Antipop, la recensione
Attraverso i video e le storie intorno alla gavetta di Cosmo, Antipop fa un racconto estremamente intimo di musica, provincia e aspirazioni
La recensione di Antipop, il documentario di Jacopo Farina su Cosmo, disponibile dal 1° marzo su Mubi
C’è uno tono in Antipop così confidenziale, così ravvicinato e così nudo, da superare già nei primi minuti la barriera dell’autoagiografia (in fondo è pur sempre un documentario con Cosmo su Cosmo) e creare un’atmosfera intima molto più adatta alle case che alle sale cinematografiche. Merito della grande quantità di materiale video amatoriale proveniente dalla vita di Cosmo, dalla fase in cui era giovane adulto fino a oggi, ma merito anche della maniera in cui Jacopo Farina lo assembla e usa la voce fuori campo dello stesso Cosmo. Tutto insieme crea uno storytelling dalla scorrevolezza realmente stupefacente, più vicino alla confessione che al documentario con teste parlanti (che pure non mancano), più simile all’intervista confidenziale che alla grande celebrazione (che pure tra le righe passa).

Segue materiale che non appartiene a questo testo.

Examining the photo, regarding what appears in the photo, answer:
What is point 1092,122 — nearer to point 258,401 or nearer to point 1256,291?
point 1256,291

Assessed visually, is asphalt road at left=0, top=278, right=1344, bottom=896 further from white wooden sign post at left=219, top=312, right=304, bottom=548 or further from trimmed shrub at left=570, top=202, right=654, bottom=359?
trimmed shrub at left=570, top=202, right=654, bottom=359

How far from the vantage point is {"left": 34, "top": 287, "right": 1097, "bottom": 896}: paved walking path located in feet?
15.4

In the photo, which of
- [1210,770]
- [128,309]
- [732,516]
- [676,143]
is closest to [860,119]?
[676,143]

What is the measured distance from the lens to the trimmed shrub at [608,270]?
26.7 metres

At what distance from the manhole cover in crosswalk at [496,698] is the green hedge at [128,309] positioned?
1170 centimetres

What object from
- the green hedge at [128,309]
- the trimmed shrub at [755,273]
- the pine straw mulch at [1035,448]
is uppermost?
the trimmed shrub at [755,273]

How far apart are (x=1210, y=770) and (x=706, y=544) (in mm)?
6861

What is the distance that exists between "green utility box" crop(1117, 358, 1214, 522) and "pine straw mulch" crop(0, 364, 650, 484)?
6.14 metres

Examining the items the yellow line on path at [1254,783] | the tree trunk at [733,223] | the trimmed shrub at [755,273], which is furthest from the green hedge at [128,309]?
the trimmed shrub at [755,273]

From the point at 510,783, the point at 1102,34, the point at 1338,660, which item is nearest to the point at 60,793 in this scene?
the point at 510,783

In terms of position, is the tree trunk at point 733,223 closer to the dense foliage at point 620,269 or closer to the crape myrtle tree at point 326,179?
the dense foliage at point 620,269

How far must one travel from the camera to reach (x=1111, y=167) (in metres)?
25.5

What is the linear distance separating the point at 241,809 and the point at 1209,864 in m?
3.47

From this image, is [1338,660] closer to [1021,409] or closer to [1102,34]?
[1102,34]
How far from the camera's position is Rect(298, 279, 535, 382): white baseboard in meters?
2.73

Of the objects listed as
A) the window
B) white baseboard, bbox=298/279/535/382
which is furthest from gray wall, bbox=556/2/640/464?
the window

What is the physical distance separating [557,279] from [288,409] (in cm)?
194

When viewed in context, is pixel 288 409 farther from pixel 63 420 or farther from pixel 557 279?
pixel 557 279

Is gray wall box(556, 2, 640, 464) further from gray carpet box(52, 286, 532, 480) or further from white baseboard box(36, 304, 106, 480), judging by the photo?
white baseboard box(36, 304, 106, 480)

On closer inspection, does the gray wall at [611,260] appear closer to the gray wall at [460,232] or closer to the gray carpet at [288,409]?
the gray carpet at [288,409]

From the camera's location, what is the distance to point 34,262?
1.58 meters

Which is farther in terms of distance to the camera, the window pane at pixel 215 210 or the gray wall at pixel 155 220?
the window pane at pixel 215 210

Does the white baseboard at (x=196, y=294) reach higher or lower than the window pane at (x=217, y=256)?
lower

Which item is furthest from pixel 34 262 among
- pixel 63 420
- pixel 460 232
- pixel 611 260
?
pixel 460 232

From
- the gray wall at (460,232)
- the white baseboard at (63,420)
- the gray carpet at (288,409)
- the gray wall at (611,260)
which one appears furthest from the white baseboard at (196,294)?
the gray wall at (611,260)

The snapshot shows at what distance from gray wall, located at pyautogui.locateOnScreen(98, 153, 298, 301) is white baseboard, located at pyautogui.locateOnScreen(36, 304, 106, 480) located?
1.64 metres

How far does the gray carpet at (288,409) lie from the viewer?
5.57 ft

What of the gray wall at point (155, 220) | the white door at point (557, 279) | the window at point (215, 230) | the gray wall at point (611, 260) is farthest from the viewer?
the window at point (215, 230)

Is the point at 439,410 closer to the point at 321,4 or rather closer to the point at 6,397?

In questa maniera, organizzando così la narrazione, coinvolgendo così tanto e avvicinando con questa dolcezza lo spettatore al protagonista quando il successo, che chiunque guardi sa che deve arrivare, alla fine arriva, stranamente non è scontato. È reale. E si materializza la stesa impressione che il cinema di finzione sa creare, l’illusione di essersi così immedesimati nel protagonista della storia da riuscire a sentire i suoi sentimenti insieme a lui. La soddisfazione per avercela fatta senza l’esplosione dell’entusiasmo giovanile ma con la commozione mesta di chi pensava che quel momento non sarebbe più arrivato. E tra le molte possibili identità da costruire intorno a un artista, questa è una delle meno ascoltate e più convincenti.